For many participants, finding a ‘suitable husband’ was also a means of trying to ensure that they could negotiate a more favourable position within their new family hierarchy. Traditionally, daughters-in-laws assume a position at the bottom of the gendered family hierarchy (Allendorf 2015; Bhopal 1998; see section 2.4.2). Most participants were aware of the norm of moving into a ‘joint home’ with their future mothers-in-law. As Raveena expressed: ‘you’re the one doing all the moving…you have to be a bit more cautious’. A
168 ‘shared mentality’ was crucial in terms of ensuring a favourable position in their future family hierarchy.
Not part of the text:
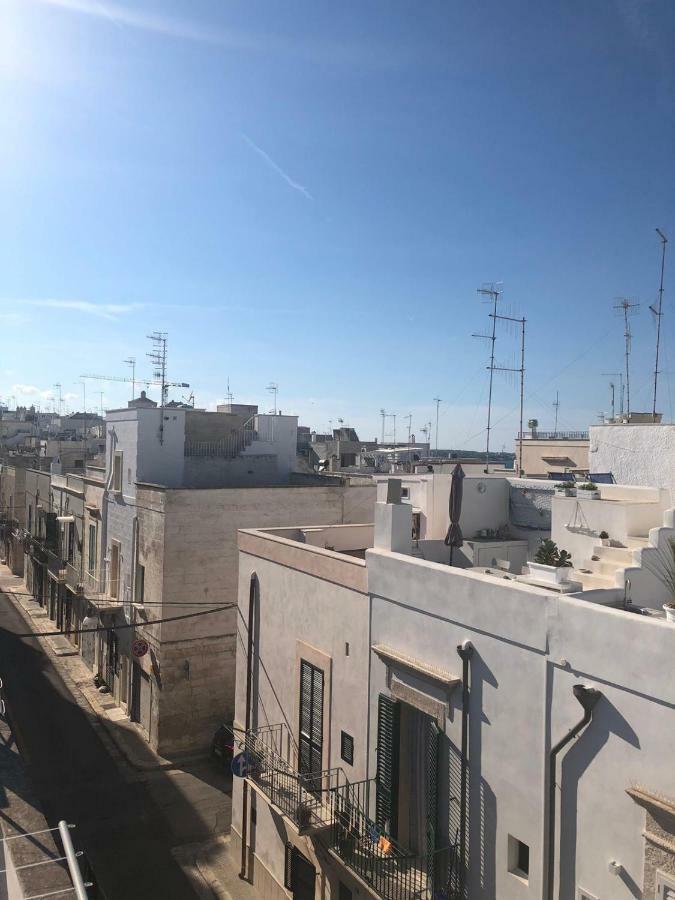 Centrone 90 Loc. Turistica Apartment Polignano a Mare Exterior photo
Several participants chose to marry a first-generation husband. These men were usually part their family, or known to the family, in their native country. Participants usually met their husbands whilst visiting family abroad. Importantly, they ensured that their husbands held an egalitarian view of gender norms. For instance, Ameena reflected she and her husband ‘shared’ the view that both husbands and wives should work and share domestic responsibilities. A key implication of marrying a first-generation husband was that their husbands’ parents were not already living in the UK, and were less likely to migrate (presumably due to visa restrictions). In Ashira’s case, she and her parents were keen to ensure that any future mother-in-law could not cause her to ‘suffer’ like her own mother did. She even joked that ‘the first rule [was that] any guy we brought home had to have a dead mum’. Marrying a first-generation husband enabled these women to circumvent their husbands’ extended family hierarchy and remain close to their own family.
While participants were raised with different expectations of how they would marry, their negotiations nonetheless centred on finding a ‘suitable husband’. Most participants did so by having an ‘arranged marriage’ or being ‘introduced’ to someone via their parents. However, several women described themselves as having ‘love marriages’. A ‘love marriage’ was usually defined in contrast to arranged marriages. These women instigated the search process, however parental approval was still required, which often involved parents making enquiries about the potential husband. Regardless of whether they had an introduction, arranged marriage or love marriage, most participants (and their parents) were keen to find a husband with a ‘shared mentality’ regarding gender norms.
169 However, a few women in this study have experienced divorce; their first marriages were arranged with little consideration of finding a ‘suitable husband’. For these women, becoming an independent woman was much more difficult.